4 Ways To Get Over Your Fear Of Commitment
A lot of the time, whenever a person is dealing with some kind of commitment issue, it’s something that is brought about by a fear of rejection. If you look deep down inside, one always wants to be loved, admired, cared for, and understood; however, the desire for these things and feelings may not necessarily be enough to overcome the fear of rejection. And it’s highly likely that we fear rejection from the people we care about the most. You fear commitment; otherwise, you wouldn’t be reading this article. And it’s good that you are acknowledging this fear. It means that you aren’t letting his fear have its power over you.
It means that you aren’t letting this fear cripple you and you want to get over it. You don’t want to let this fear keep you from finding the love that you think you deserve. The first thing that you have to know right now is that you aren’t alone in this fear. There are so many people all over the world who have commitment issues as well. And you have to know that it’s only because you are looking out for yourself. It’s all a part of self-preservation. You try to put on a tough exterior so as to turn other people off to the idea of messing with you; of betraying you. You want to put on a kind of mask that scares people away so that you don’t give them the opportunity to hurt you. You want to hide your insecurities and sensitivities.
But you also know that you need to be able to make yourself more open and vulnerable if you really want to welcome love into your life. You know that you need to open yourself up to that risk. There are also a lot of times wherein fear of commitment can stem itself in relationships where people hold back; wherein people just refuse to give all of themselves in a relationship. In this kind of relationship, you are putting up a shield; and you aren’t letting your partner into your intimate space. You are in a relationship; but you feel so isolated and lonely. You feel so closed off from the partner you’re supposedly trying to get close to.

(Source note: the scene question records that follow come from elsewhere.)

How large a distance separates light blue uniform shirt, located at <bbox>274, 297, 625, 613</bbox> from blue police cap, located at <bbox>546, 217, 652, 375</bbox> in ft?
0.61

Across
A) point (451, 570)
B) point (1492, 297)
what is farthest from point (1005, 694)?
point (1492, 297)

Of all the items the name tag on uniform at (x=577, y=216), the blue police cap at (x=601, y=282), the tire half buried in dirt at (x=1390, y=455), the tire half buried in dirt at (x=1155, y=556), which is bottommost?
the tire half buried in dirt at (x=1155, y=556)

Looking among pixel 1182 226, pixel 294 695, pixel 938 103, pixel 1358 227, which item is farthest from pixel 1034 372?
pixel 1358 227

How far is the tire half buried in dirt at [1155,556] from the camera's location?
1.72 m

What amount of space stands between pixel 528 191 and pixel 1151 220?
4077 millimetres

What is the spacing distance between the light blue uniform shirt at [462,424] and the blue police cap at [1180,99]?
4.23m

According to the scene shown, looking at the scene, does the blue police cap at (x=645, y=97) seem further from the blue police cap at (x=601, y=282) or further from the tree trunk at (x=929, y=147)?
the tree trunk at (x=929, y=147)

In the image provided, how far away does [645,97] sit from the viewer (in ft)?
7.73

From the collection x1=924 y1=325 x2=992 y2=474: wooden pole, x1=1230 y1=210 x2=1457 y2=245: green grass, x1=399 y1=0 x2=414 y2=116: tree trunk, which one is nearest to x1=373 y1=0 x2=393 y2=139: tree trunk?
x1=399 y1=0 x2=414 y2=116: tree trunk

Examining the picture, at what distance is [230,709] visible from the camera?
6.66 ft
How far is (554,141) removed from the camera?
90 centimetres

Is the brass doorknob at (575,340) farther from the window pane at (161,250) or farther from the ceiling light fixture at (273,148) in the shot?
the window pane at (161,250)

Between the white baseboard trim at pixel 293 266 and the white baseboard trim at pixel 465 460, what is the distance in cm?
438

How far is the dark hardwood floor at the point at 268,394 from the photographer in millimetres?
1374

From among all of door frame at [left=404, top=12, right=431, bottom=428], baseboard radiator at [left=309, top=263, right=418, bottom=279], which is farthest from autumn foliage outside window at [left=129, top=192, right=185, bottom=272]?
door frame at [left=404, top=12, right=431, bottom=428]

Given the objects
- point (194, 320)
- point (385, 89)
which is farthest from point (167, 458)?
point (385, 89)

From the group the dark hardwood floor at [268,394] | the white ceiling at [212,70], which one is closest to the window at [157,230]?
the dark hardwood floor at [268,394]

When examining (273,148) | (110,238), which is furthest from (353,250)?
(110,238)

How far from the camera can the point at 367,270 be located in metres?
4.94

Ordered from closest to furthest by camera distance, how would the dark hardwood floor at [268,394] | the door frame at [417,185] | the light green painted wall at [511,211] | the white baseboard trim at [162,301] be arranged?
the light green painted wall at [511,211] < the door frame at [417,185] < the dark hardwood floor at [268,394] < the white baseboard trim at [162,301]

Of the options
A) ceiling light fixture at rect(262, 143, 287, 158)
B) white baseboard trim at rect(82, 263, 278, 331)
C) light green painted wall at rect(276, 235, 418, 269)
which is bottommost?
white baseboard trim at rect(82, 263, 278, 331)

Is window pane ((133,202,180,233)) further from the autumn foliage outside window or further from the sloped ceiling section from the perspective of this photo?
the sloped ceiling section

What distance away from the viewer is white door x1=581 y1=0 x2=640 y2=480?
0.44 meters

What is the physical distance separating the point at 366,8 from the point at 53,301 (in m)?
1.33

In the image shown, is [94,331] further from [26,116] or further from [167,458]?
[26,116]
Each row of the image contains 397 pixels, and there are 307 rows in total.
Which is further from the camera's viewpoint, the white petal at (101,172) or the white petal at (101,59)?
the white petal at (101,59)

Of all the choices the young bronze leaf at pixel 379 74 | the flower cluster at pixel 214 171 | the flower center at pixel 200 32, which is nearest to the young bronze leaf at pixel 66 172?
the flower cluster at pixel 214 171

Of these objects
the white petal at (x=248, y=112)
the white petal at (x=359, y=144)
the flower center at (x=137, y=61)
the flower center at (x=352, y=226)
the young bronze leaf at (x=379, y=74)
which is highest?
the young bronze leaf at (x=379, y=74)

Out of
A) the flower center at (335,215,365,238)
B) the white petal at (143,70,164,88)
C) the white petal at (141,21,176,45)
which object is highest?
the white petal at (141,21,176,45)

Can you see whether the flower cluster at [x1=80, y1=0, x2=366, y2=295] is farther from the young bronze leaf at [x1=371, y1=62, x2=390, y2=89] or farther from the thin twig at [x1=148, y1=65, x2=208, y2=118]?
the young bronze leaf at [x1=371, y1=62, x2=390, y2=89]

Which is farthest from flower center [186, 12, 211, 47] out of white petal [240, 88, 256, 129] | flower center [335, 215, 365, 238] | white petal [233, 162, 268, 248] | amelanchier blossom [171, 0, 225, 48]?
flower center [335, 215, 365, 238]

And it’s so tiring when you have your guard up all of the time. It can be emotionally draining; and it’s just downright intoxicating your relationship. Yes, it can be scary to put yourself in a vulnerable position. But it’s always so endearing and relieving to know that you can trust someone enough to be vulnerable with them without having to worry. So how exactly do you overcome your fears? What do you need to do to get over your commitment issues? What do you have to do to deal with the demons in your soul? Well, you have to know upfront that it just isn’t going to be easy. It’s not a problem that you’re going to be able to fix in the span of one day. However, the more effort you put into it, the higher the chance that you would be able to fix it.
You always have the power to let go of the fear that your own mind generates for itself. You have the power to let go of all of your issues. You just have to make sure that you commit to the entire process. You just have to make sure that you are decided on doing so. But if you’re not exactly sure how everything is going to play out; or if you’re not sure what steps you need to take to get over this fear, then this article is going to be perfect for you. This is for you; the person who wants a real loving relationship that you can really depend on for sustenance and support. And you know that you won’t be able to do that if you don’t try to face your fears and overcome them. So without further ado, here are a few ways you can get over your fear of commitment.
1. Stop starting things that you know you won’t finish.
Don’t ask for someone’s number if you’re never going to call them. Don’t ask them out if you’re only going to flake.
2. Start being more honest with yourself.
Know that you have this fear; know that you’re being unhealthy with the way that you’re dealing with others. Acknowledge that you need to fix something and that what you’re doing is wrong.
3. Boost your self-esteem without bringing other people down.
If you find joy in toying with other peoples’ feelings, then you know that you’re doing something wrong. That can’t be your approach to love and dating.
4. Learn to take better care of yourself.
Sometimes, it’s just a matter of being independent. If you stop relying on other people for validation and confidence, you can have a life that you can be proud of. You won’t see other people as objects anymore.